Riesige Freude und Erleichterung seitens der Stadt und Hochschule, den Studenten fällt ein Stein vom Herzen dass sie in absehbarer Zeit in Räumen ohne Schimmel, Ratten - dafür mit Fenstern! - unterrichtet werden und arbeiten können, und nicht mehr zwischen elf provisorisch eingerichteten Räumen über die ganze Stadt verteilt hin und her wetzen müssen. Das Gebäude wird in allen Einzelheiten geplant, nochmal geprüft, und für gut befunden. Es bekommt komplette Freigabe, ein Termin für den Spatenstich wird festgelegt.

Jetzt fällt es den Anwohnern auf: Moooment, da will wer bauen? In meiner Nachbarschaft? Nenene. Das könnte ja heißen dass sich hier irgendetwas ändert! Nich mit uns. Nenenenene. Halt amal, da gibt's doch bestimmt a Möglichkeit wie ich mich beschweren kann. Jawoll! Ich beschwer mich! Der Nachbar macht bestimmt mit.
Gesagt, getan. Es wird eine Bürgerinitiative gestartet. Ein paar Tatsachen so verdreht dass sie passen, und fertig ist der große Aufschrei. Gebaut werden darf und soll freilich, aber bloß nicht in meiner Nähe. Und nicht gleich. Mir doch wurscht dass die Zeit drängt. Die Studenten sollen sich net so anstellen. Die können doch wohl aufm Boden oder aufm Tisch sitzen wenn sie ihren Professoren zuhören. Hat sich bis jetzt doch auch keiner beschwert, oder? Geht doch irgendwie immer. Die jammern bloß. Dass sich die Stadt und der Oberbürgermeister und sogar die IHK auf die Seite der blöden Studenten schlagen ist ja klar. Da hat bestimmt gar keiner mal nachgedacht - und an MICH gedacht!-, die schauen doch alle bloß auf sich selber und dass sie gut da stehen. Und dass die Presse eh immer nur Unwahrheiten schreibt weiß ja wohl auch jeder. Nix, die Argumente sind doch alle nicht fundiert. Zwei Abiturjahrgänge 2011 auf einmal? G8/G9? Wer glaubt denn sowas... lächerlich. Und wenn wir jetzt nein sagen kriegt die Stadt so schnell keine Fördergelder mehr? An den Haaren herbeigezogen! Wenn ich jetzt 31 Millionen ablehne, nachdem ich Jahrelang dafür gekämpft hab, krieg ich die bestimmt sofort beim nächsten mal fragen, wenn ich jetzt kurzfristig doch nicht will.

● DATENTEIL:
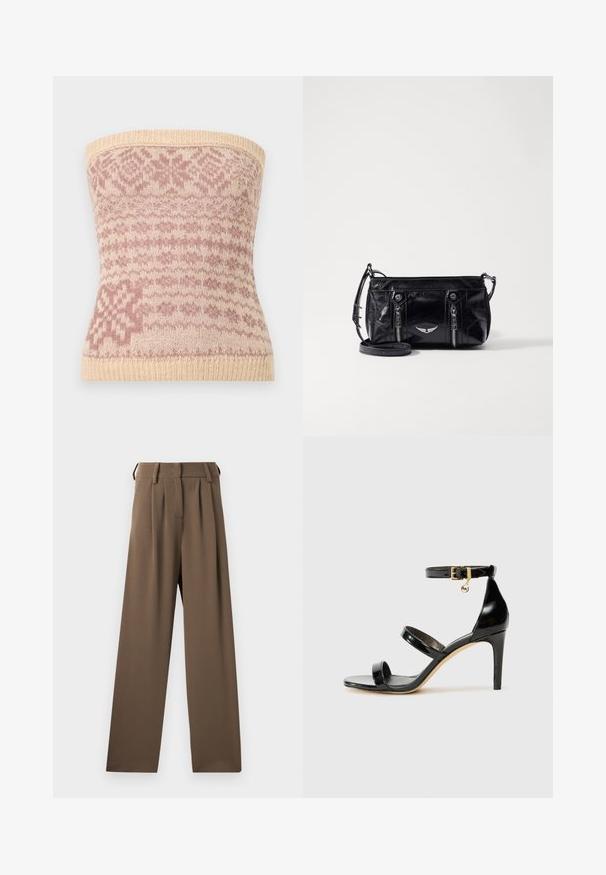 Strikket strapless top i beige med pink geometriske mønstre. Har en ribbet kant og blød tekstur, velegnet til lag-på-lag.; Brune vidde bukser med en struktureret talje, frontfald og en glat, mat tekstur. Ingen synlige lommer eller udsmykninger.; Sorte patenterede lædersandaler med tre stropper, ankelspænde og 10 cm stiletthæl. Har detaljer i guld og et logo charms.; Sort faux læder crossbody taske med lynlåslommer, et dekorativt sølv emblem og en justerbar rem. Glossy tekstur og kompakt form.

● AUFGABE 1: Schreib aus dem Text über den Streit um den Hochschulbau die Stelle von „Riesige Freude und“ bis einschließlich „Spatenstich wird festgelegt.“ Wort für Wort ab.
● AUFGABE 2: Schreib den Text über den Streit um den Hochschulbau nach seinem letzten Satz weiter.

● ANTWORT 1:
Riesige Freude und Erleichterung seitens der Stadt und Hochschule, den Studenten fällt ein Stein vom Herzen dass sie in absehbarer Zeit in Räumen ohne Schimmel, Ratten - dafür mit Fenstern! - unterrichtet werden und arbeiten können, und nicht mehr zwischen elf provisorisch eingerichteten Räumen über die ganze Stadt verteilt hin und her wetzen müssen. Das Gebäude wird in allen Einzelheiten geplant, nochmal geprüft, und für gut befunden. Es bekommt komplette Freigabe, ein Termin für den Spatenstich wird festgelegt.

● ANTWORT 2:
Und die Studenten können dich ja wohl in diese Ami-Kaserne. ICH hab gehört die is leer. Auch wenn der Ami das Gegenteil behauptet und noch da is, und auch so schnell net gehen will. Mein Nachbar hat's auch von der Cousine seiner Tante gehört dass da alles leer is. Was weiß denn ich warum ich da net rein darf und der Typ da am Eingang des Geländes ausländisch redet. Auf jeden Fall hab ich recht und da wär Platz. Und wegen a weng Asbest und Gift im Boden sollen sich die jungen Leut net so anstellen. Des verkraften die scho, außerdem schlafen und feiern die doch eh bloß. Pah, studieren,... also echt.
Viel wichtiger is, dass ich ausm Fenster schau und einen Acker sehen kann. Ich will da kein modernes Haus haben und auch kein großes Biotop. Schnickschnack, was soll denn des überhaupt sein? Biotop. Mein Schrebergarten, ja, der is wichtig. Des is Natur pur. Da hab ich einen schönen Zaun außen rum gemacht, und gestern hab ich da sogar einen Frosch gesehen! Des sollen diese Großkopferten erst mal nachmachen. Nix da. Gebaut wird net wenn's nach mir geht...

Jetzt bleibt nur zu hoffen dass der Würzburger doch nicht ganz so dämlich ist wie sein Ruf, und dass er weiter denkt als bis zu seiner Haustür. Ansonsten bauen wir einfach mit dem Geld, das Bayern uns gibt, eine große Mauer um Würzburg und rufen es zum Freilichtmuseum aus. Dann ändert sich Nichts, der Würzburger hat seinen Willen, und eine andere Stadt freut sich wie ein Schnitzel über Fördergelder und Studenten, die ihr Geld in Mieten, Geschäften und der Gastronomie lassen.
Herzlichen Glückwunsch?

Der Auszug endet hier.